Open Karma establishes a path where inner and outer identities, East and West, fiction and non-fiction continuously merge and hybridize. The journey starts from the Non-Catholic Cemetery in Rome, where Corso was buried at the foot of Shelley’s grave of and reaches India, the United States and Europe, tracing the legendary journey of the poets of the Beat Generation to India in '62 - '63. Through Ginsberg’s dreams on the banks of the Ganges in the city of Benares, the author captures the sense of a personal evolution that will lead the American poet to become the godfather of the hippie phase of American Counterculture and in particular the guardian spirit of Nonviolence.

With him, all the countercultural leaders of the time, from Gary Snyder (father of Deep Ecology together with the Norwegian philosopher Arne Ness) up to Ken Kesey (charismatic author of One Flew Over the Cuckoo's Nest ), were deeply influenced by Eastern Thought and by Pacifism. After them, an entire generation, precisely the hippies, will draw inspiration from them. Many years after, the Network Society and the revolutionary idea of the web will spring from this particular historical moment so full of profound ethical tension.

In his book, At the Roots of Romanticism, the philosopher Isaiah Berlin theorized that the Romantic poets are unknowingly the cradle of modern Western plural societies.

Open Karma suggests that the rise of the Network Society, in its most recent globalization phase, is essentially the unaware result of the role of the Beat Generation and Counterculture .
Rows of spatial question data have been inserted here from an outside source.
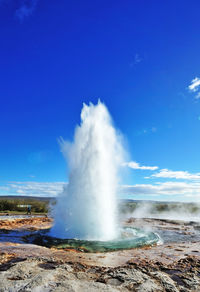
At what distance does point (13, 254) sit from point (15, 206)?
28.6 meters

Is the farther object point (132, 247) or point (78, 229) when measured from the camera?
point (78, 229)

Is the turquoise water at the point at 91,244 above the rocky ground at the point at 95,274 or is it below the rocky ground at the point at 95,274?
above

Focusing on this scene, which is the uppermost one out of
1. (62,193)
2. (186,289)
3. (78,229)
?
(62,193)

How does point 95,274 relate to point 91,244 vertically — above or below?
below

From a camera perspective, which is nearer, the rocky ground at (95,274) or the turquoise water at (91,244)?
the rocky ground at (95,274)

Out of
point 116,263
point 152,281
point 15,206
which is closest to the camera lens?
point 152,281

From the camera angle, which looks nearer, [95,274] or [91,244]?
[95,274]

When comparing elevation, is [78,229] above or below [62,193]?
below

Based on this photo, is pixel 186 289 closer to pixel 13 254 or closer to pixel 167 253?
pixel 167 253

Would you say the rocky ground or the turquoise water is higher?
the turquoise water

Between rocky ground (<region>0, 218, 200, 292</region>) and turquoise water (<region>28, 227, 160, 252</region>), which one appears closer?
rocky ground (<region>0, 218, 200, 292</region>)

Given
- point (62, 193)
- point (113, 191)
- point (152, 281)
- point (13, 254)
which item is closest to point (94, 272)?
point (152, 281)

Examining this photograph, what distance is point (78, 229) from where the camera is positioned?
43.8 ft

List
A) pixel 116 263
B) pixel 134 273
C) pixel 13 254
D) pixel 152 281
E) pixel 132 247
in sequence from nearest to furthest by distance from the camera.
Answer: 1. pixel 152 281
2. pixel 134 273
3. pixel 116 263
4. pixel 13 254
5. pixel 132 247
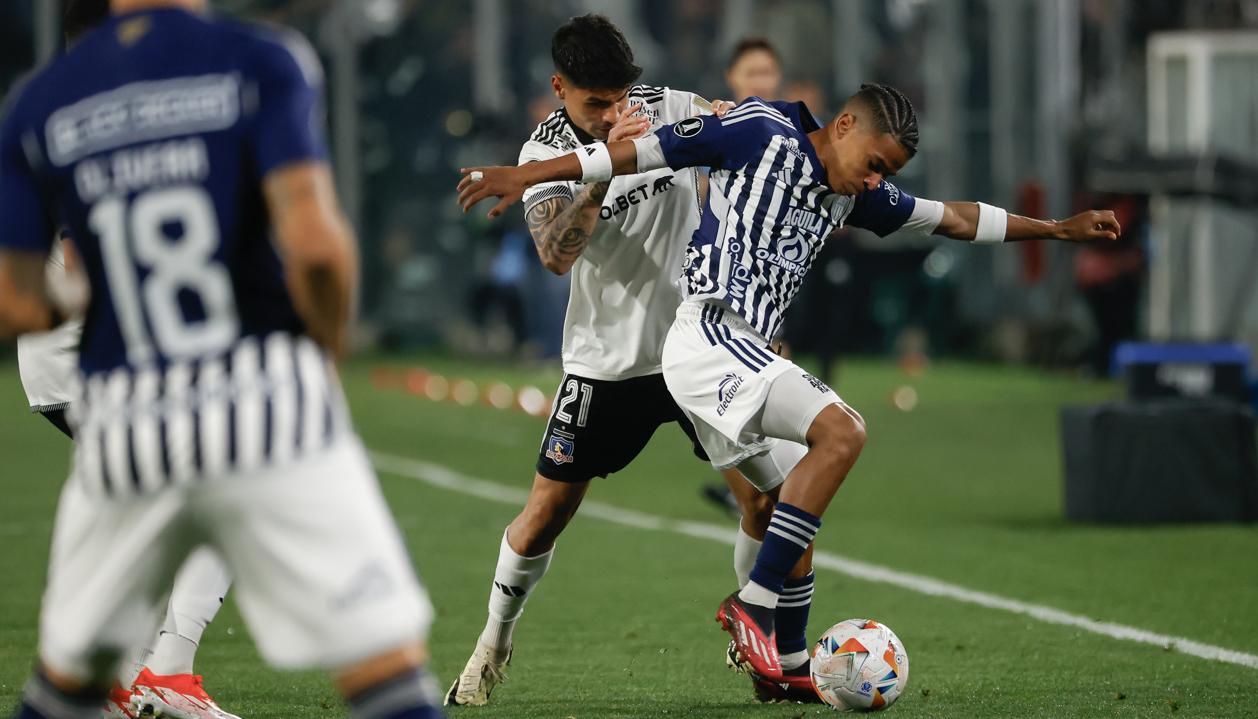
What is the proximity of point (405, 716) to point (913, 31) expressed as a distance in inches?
1042

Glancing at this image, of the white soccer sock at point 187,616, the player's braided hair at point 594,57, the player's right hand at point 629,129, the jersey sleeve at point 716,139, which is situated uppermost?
the player's braided hair at point 594,57

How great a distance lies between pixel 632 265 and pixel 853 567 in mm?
3160

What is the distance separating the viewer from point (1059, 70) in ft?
91.2

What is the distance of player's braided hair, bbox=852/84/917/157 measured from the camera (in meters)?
5.73

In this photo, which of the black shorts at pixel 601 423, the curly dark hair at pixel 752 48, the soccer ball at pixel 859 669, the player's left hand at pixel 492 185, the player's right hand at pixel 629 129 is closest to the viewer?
the player's left hand at pixel 492 185

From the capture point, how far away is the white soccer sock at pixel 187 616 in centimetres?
556

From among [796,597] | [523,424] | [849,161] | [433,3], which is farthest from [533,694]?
[433,3]

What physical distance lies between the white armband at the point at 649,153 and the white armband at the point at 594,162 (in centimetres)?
11

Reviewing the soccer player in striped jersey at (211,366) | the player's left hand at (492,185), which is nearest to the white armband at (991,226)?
the player's left hand at (492,185)

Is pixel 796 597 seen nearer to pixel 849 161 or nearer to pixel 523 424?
pixel 849 161

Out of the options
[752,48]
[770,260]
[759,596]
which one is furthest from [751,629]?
[752,48]

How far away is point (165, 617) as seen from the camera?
5.75 metres

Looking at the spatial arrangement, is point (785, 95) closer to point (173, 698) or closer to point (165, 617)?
point (165, 617)

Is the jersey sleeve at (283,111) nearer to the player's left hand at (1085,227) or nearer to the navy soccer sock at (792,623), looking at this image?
the navy soccer sock at (792,623)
However, whom the author considers with greatest energy is the philosopher Karl Popper, author of the famous work The Open Society and its Enemies, evoked in Petri’s choice of the title Open Karma. The phase of the Counterculture as the new heart of that process towards a more open, tolerant, equal and pluralistic society, outlines once again the relationship between individuality and community as the 60s had done (even with the use of drugs such as LSD). This step is crucial in a discussion under the light of Popper's theory: every time humanity has managed to redetect the relationship between individual and community, the tribal society, where we all come from, has moved further and further away. Of course, the Network Society, despite its inevitable shadows, is the clearest and most obvious manifestation of this process, connecting individuals to the extreme but at the same time strengthening individuality .
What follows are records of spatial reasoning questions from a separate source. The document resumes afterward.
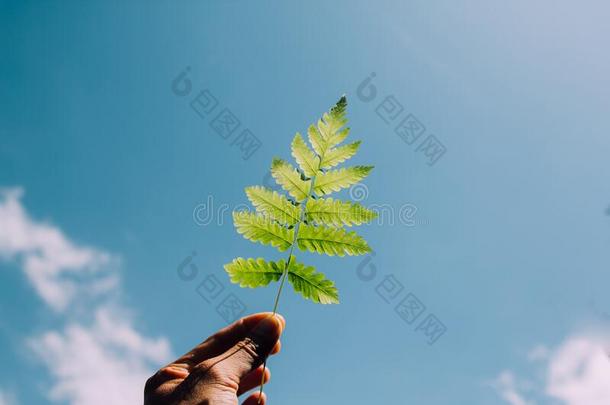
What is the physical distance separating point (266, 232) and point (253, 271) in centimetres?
40

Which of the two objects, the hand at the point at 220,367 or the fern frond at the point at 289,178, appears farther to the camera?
the fern frond at the point at 289,178

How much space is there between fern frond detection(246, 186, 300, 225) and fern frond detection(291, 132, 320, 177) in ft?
1.20

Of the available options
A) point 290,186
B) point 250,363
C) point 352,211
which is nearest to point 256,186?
point 290,186

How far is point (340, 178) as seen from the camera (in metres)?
3.69

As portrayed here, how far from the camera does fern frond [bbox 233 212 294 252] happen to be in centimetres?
368

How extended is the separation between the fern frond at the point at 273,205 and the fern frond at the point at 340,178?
0.34 m

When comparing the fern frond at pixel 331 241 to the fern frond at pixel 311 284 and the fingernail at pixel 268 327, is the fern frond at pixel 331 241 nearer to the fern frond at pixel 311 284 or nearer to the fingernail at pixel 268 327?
the fern frond at pixel 311 284

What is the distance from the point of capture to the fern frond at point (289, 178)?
3.71 m

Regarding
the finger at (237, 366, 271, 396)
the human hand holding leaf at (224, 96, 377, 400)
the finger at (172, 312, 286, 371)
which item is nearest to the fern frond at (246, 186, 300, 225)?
the human hand holding leaf at (224, 96, 377, 400)

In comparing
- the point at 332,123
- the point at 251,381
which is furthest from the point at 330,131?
the point at 251,381

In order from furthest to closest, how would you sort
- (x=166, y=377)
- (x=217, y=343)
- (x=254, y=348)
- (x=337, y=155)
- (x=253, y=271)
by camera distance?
(x=217, y=343) < (x=166, y=377) < (x=254, y=348) < (x=337, y=155) < (x=253, y=271)

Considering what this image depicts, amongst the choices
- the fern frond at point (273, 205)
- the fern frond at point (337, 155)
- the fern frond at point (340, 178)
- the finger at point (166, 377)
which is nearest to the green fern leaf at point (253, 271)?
the fern frond at point (273, 205)

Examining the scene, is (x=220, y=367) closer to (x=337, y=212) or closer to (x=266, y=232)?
(x=266, y=232)

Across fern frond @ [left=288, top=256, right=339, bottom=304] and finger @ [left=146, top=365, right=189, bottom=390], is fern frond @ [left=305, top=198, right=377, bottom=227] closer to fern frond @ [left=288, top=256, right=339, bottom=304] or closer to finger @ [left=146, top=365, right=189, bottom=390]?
fern frond @ [left=288, top=256, right=339, bottom=304]
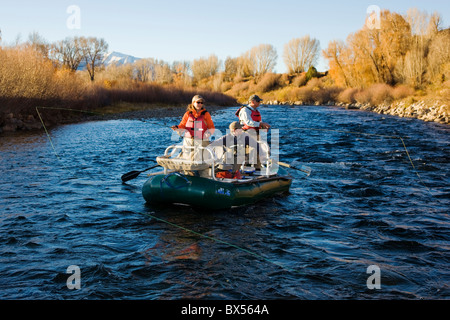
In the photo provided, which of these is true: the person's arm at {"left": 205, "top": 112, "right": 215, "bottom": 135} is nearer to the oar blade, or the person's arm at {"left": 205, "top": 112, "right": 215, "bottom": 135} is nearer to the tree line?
the oar blade

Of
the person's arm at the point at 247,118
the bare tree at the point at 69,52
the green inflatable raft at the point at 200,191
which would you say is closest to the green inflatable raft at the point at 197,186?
the green inflatable raft at the point at 200,191

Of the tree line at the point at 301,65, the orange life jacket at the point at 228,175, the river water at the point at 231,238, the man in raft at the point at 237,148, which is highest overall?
the tree line at the point at 301,65

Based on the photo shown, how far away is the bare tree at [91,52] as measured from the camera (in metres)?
59.3

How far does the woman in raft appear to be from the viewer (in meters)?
8.40

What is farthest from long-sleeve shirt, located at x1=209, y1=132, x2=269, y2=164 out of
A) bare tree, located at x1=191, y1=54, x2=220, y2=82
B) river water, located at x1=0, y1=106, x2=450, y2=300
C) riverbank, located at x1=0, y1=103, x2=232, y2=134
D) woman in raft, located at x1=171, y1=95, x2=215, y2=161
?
bare tree, located at x1=191, y1=54, x2=220, y2=82

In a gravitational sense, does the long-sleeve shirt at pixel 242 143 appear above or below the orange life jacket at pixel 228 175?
above

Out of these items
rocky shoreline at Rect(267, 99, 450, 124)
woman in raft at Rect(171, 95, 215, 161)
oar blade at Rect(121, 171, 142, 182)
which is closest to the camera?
woman in raft at Rect(171, 95, 215, 161)

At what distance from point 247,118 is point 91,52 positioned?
58.7 metres

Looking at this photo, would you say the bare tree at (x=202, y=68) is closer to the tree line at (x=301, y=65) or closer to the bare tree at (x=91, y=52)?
the tree line at (x=301, y=65)

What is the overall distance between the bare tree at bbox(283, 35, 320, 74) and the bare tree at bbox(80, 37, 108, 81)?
37.7 metres

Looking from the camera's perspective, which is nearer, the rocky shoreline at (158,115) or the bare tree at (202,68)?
the rocky shoreline at (158,115)
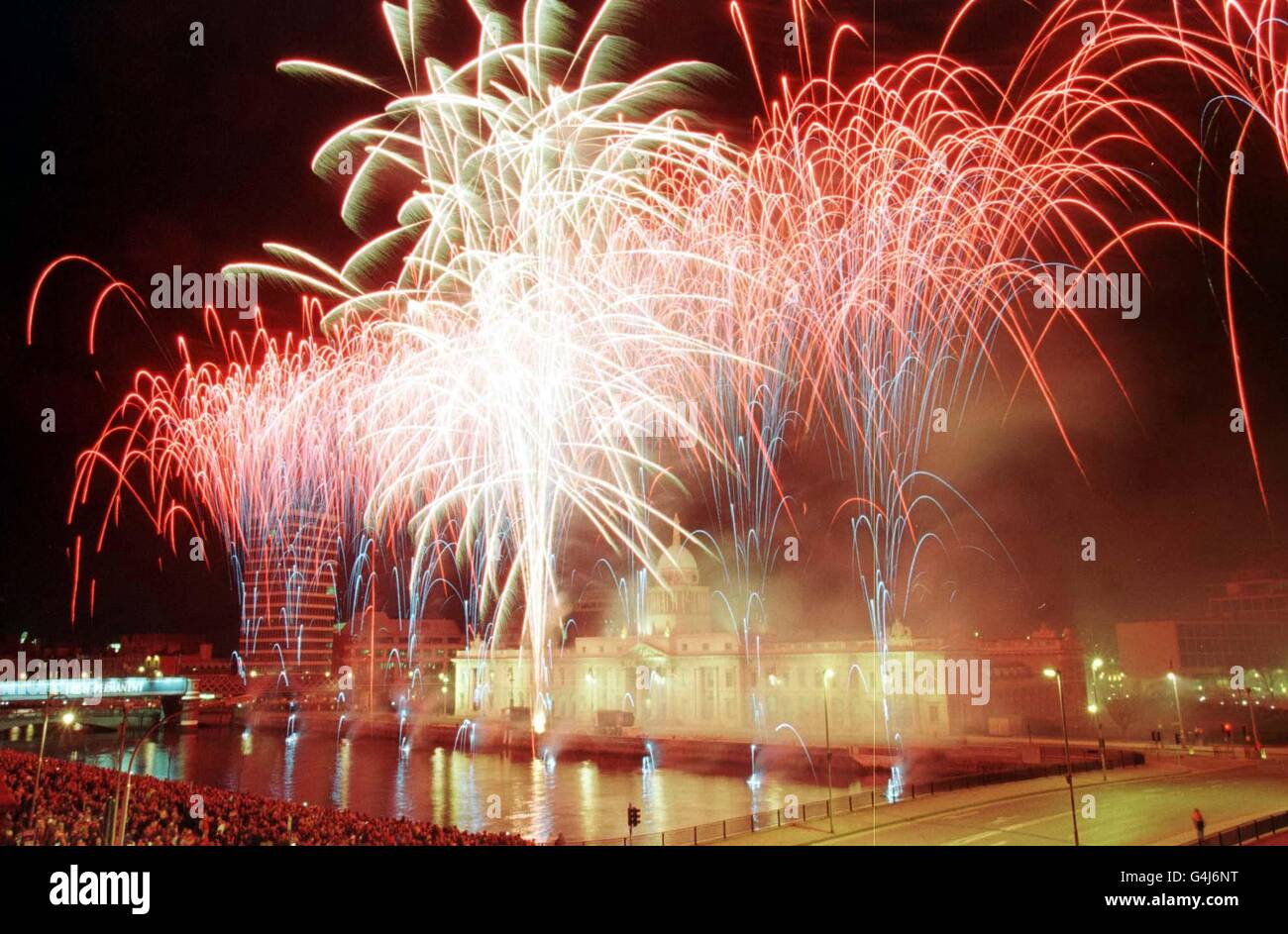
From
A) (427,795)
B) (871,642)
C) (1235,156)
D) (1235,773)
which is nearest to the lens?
(1235,156)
In the shadow of some Jungian works, Open Karma examines the complexity of our present time and of the uncertainties that it inevitably arises. This awareness seems to be more urgent when considering nowadays the devastating destructive potential (above all nuclear weapons ), at the light of a change of our level of consciousness - in particular of the control of our emotions – which is necessary and can no longer be postponed .

Our challenge is then the awareness of the importance of Nonviolence, in order to avoid the traps that new technologies set and that can paradoxically strengthen tribal and egotistic attitudes.

Echoing Tiziano Terzani’s hopes, Open Karma suggests considering Nonviolence as the essential contemporary civic virtue.